Slavery Hard Foe a8636-1

…updates Dan Emmett‘s “Jordan is a Hard Road to Travel” for an abolitionist audience and more:

I looked to the South and I looked to the West,
I saw old Slavery a coming, 
With four Northern dough faces hitched up in front
Driving Freedom to the other side of Jordan.

The term “Dough faces” refers to Northern Democrats aligned politically with pro-slavery southern politicians; their shaved, white faces providing the ultimate symbol of naked pliability.  (Or were they “does”, to be hunted & collected by slavery’s advocates?)  The most prominent dough face at the time would have been NH’s own President Franklin Pierce.

Slavery Hard Foe a8636-6

 

The final verse is notable, too:

But the day is drawing nigh the Slavery must die,
And every one must do his part accordin’:
Then let us all unite to give every man his right (and women too!)
And we’ll get our pay the other side of Jordan.
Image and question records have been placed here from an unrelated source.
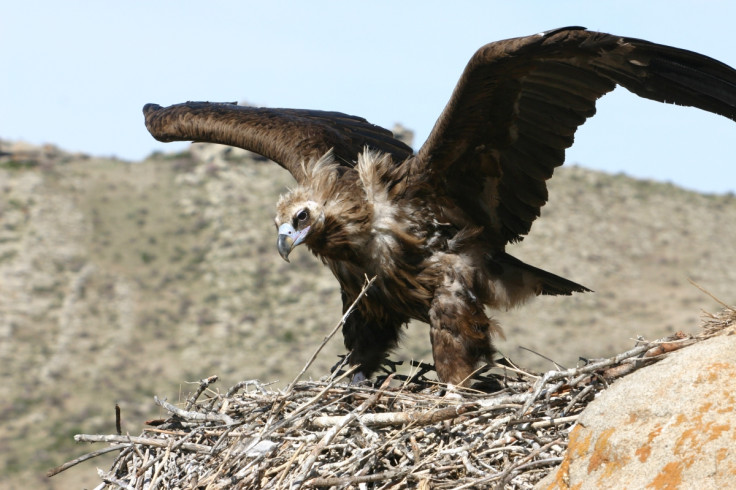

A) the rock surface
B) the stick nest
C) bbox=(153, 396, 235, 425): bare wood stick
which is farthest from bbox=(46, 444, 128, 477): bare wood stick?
the rock surface

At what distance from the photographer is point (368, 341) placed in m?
6.86

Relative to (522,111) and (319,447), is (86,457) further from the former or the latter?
(522,111)

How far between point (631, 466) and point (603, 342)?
1003 inches

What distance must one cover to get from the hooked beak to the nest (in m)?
0.89

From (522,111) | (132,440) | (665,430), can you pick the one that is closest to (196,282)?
(132,440)

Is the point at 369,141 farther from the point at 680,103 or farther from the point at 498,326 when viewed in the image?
the point at 680,103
The mid-century struggle against slavery led many women to draw connections between their lot and the lot of the slaves in a society dominated by white males; indeed, after Elizabeth Cady Stanton and Lucretia Mott were refused seats at an abolitionist convention in 1840, they organized a women’s rights convention of their own!  Several other prominent female abolitionists went on to become advocates and organizers in the women’s rights movement.  Here, the Hutchinson family gives them a shout-out in 1855!